- _Excerpt provided_:
□ □ □ □ □ □ □

In my opinion our listening room serves its purpose very well. It provides a place to tenderly unpack all the audio-related boxes that are delivered to our home. It creates a gallery for us to display our vast collection of acoustic panels. And, most importantly, it allows The Audiophile to experience heaven on earth.

And that, my friends, is audio winning.

Friday, August 19, 2011

Bread Boxes

A package arrived today addressed to The Audiophile. I don't open these packages because, well, they are not addressed to me and I don't want to violate any Federal laws that could end with me tapping out dit-dit-dit-dah-dah-dah-dit-dit-dit on the bars of my ill-appointed jail cell.

I won't know what is in this particular package for a few days because The Audiophile is out of town working at his paying job. This paying job affords him the ability to not only support his wife's every want and need but to also order audio accoutrements that come in packages which are happily delivered to our front door by the kindly people who drive truck for a wide variety of delivery companies.

I'm not a betting man, mainly because I'm not a man, but I'm wagering this box contains a doohickey that goes inside of one of the thingamabobs that lives semi-permanently in The Listening Room. More on The Listening Room and its semi-permanent furnishings another time.

As it relates to the package du jour, there are three pieces of good news as far as I am concerned: First, this package is not heavy so I will not be asked to help wrangle it into the house. Second, this package is not bigger than a bread box so I will not be asked to help shoehorn it down the stairs. Third, this package looks to be in pristine condition so I will not be in trouble for failing to gut punch the kindly delivery person who lovingly placed it on our doorstep.

And that, my friends, is audio winning.

Friday, August 12, 2011

The Other Woman

Last Friday was big - huge even. The Audiophile and I were face-to-face with The Other Woman. I have to admit, she's everything a guy could hope for: beautiful, talented, confident, demure. "Voice of an angel" the Audiophile and his audiophile friends like to say with nods of solemn affirmation.

If you are the wife of an audiophile, you are already saying to yourself, "Ah, yes, I know to whom she refers. The one. The only. Alison Krauss."

Our seats were near the front of the Meadowbrook Pavilion in Gilford, New Hampshire. They were close enough for me to confirm her perfection. She does not have a single unwanted hair growing from her chin nor does she have a faint scar in the middle of her forehead from scratching at a chickenpox when she was in kindergarten.

□ □ □ □ □ □ □

- _Extracted entries_:
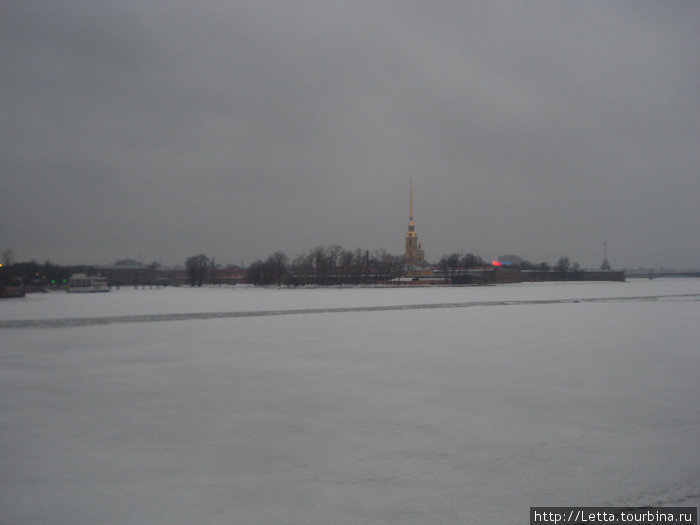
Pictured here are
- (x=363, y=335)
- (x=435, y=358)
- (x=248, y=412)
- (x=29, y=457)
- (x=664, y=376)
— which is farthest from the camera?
(x=363, y=335)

□ □ □ □ □ □ □

- _What is expected_: Can you copy the audiophile blog text from "I won't know" to "of delivery companies.", swapping "paying job" for "day job"? Work only from the text itself.

- _Solution for this problem_:
I won't know what is in this particular package for a few days because The Audiophile is out of town working at his day job. This day job affords him the ability to not only support his wife's every want and need but to also order audio accoutrements that come in packages which are happily delivered to our front door by the kindly people who drive truck for a wide variety of delivery companies.